START Extract
If the B-52 is retrofitted with a 4-engine setup, the rudder will not be capable of maintaining control in asymmetric conditions. A 4-engine B-52 will require a new rudder. While an 8-engine retrofit would reduce the risk in this area, it would not eliminate the necessity for testing. The thrust range is the particular concern. The 17,000 pounds of thrust of the TF33 is already outside the limits of the rudder. The current B-52 is thrust limited and does not utilize full power. Many new engine programs have dreams of smaller runways, higher temperatures, and greater takeoff weights. These things will not be possible for the B-52. The new engine will most likely have to be de-rated to maintain a margin of safety or have a new rudder system designed. A new rudder would likely be cost prohibitive.

Performance Upgrades

Just as the DC-8 upgrade showed a decrease in payload and takeoff weight after upgrade, similar issues present when approaching a B-52 re-engine with the objective of increasing performance.

When Strategic Air Command installed the Electro-Optical Viewing System (EVS) on G and H-model B-52s it created a speed problem. Prior to the EVS modification, the aircraft was capable of 0.91 Mach. The EVS modification created issues with airflow over the nose and between the chin pods. Higher speeds create localized supersonic airflow and made the pitot-static system unreliable. As a result the B-52 was policy limited from its true top speed to a more reliable airspeed of 0.84 Mach. Therefore, new engines do not represent higher speeds for the B-52. Even if the EVS turrets are removed, it would only allow a return to the true aerodynamic limit of the airframe of 0.91 Mach. This speed is already achievable. Speeds greater than 0.91 Mach are unsafe because the B-52 has a well-defined Mach Tuck. Higher speeds would require a complete redesign of the entire aerodynamic surface. The B-52 is aerodynamically speed limited. In the area of speed, new engines accomplish nothing.

Many claim that new engines could increase the B-52’s payload, allowing it to carry more bombs. Also not true. The B-52 weapons carriage is volume limited, not weight limited. The only way to get more weapons is to create new racks to maximize the space available in the bomb bay and on the external carriage systems. New engines cannot give the B-52 more space to carry more bombs.

Others claim a new engine would make the B-52 more reliable. Again, not true. Hard as it may be to believe, the B-52 is one of the most reliable aircraft in the USAF inventory. Mission capable rates vary by year, but the B-52 has not fallen below 70% mission capable for decades, while the B-1B and B-2A have never been above 70%. 2016 Mission Capable Rates put the B-52 at 72%, B-1B at 46%, and the B-2A at 55%. Understand, the engines have nothing to do with the mission capable rates of any of these aircraft. The low rates for the B-1B and B-2A are not engine related, nor is the high rate for the B-52. The point is, the B-52 is already the most reliable bomber the USAF has in its inventory. The limiting factor for all the bombers is electrical and avionics related. There is a case to be made for increasing the reliability of all the bombers, but engines will not increase or decrease that reliability. If there is money to be spent on reliability, that money does not need to be spent on B-52 engines.
END Extract
START Given information
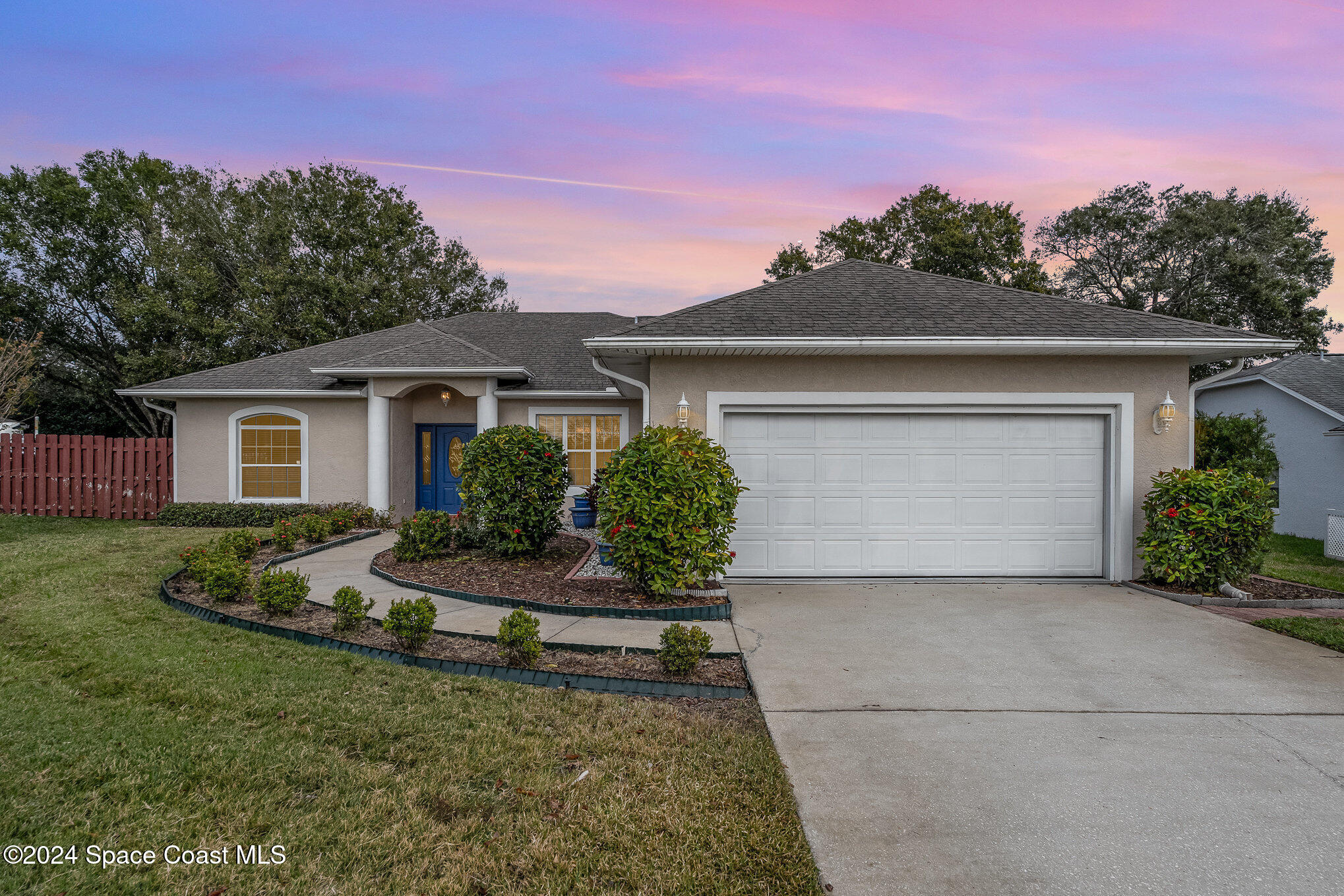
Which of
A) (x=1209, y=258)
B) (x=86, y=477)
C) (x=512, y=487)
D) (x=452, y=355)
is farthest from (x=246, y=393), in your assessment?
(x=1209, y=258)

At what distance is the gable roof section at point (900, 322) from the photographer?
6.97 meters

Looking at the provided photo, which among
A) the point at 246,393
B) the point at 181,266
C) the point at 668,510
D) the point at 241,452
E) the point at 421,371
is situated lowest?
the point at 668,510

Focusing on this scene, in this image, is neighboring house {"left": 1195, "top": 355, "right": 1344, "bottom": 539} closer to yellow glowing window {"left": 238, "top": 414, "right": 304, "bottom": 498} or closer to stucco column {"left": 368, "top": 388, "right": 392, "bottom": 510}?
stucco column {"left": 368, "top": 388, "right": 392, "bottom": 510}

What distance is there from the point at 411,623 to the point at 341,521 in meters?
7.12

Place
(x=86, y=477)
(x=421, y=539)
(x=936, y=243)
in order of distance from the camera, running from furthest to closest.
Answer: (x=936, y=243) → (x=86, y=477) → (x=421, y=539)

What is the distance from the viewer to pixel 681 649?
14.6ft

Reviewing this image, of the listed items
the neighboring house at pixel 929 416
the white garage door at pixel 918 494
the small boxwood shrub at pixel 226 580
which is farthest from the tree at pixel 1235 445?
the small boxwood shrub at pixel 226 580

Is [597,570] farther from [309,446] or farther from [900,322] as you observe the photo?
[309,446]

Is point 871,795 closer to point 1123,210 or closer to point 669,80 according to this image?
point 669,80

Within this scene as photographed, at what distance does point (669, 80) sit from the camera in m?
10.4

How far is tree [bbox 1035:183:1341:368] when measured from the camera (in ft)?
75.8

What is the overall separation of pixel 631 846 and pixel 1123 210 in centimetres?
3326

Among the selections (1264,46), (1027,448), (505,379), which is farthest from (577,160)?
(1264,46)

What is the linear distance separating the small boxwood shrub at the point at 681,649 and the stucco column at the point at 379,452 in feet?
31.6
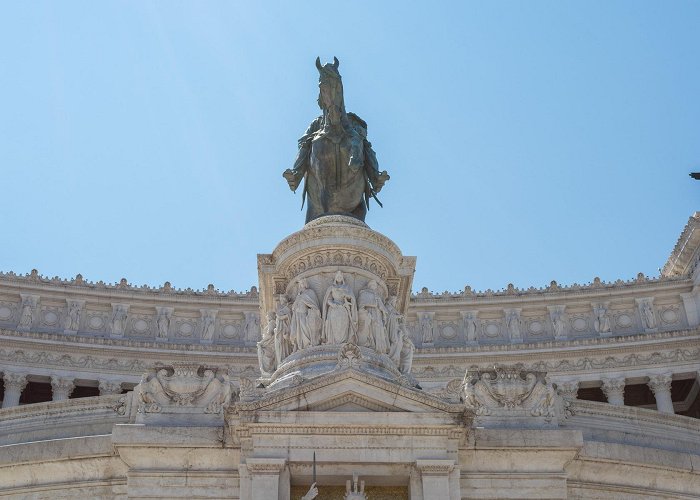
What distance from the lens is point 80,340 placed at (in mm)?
END Given information
- [To do]:
A. According to the B-52 text, what speed was the B-52 policy-limited to after the EVS modification?
B. Please retype the B-52 text word for word from "If the B-52" to "be cost prohibitive.".

- [Solution set]:
A. 0.84 Mach

B.
If the B-52 is retrofitted with a 4-engine setup, the rudder will not be capable of maintaining control in asymmetric conditions. A 4-engine B-52 will require a new rudder. While an 8-engine retrofit would reduce the risk in this area, it would not eliminate the necessity for testing. The thrust range is the particular concern. The 17,000 pounds of thrust of the TF33 is already outside the limits of the rudder. The current B-52 is thrust limited and does not utilize full power. Many new engine programs have dreams of smaller runways, higher temperatures, and greater takeoff weights. These things will not be possible for the B-52. The new engine will most likely have to be de-rated to maintain a margin of safety or have a new rudder system designed. A new rudder would likely be cost prohibitive.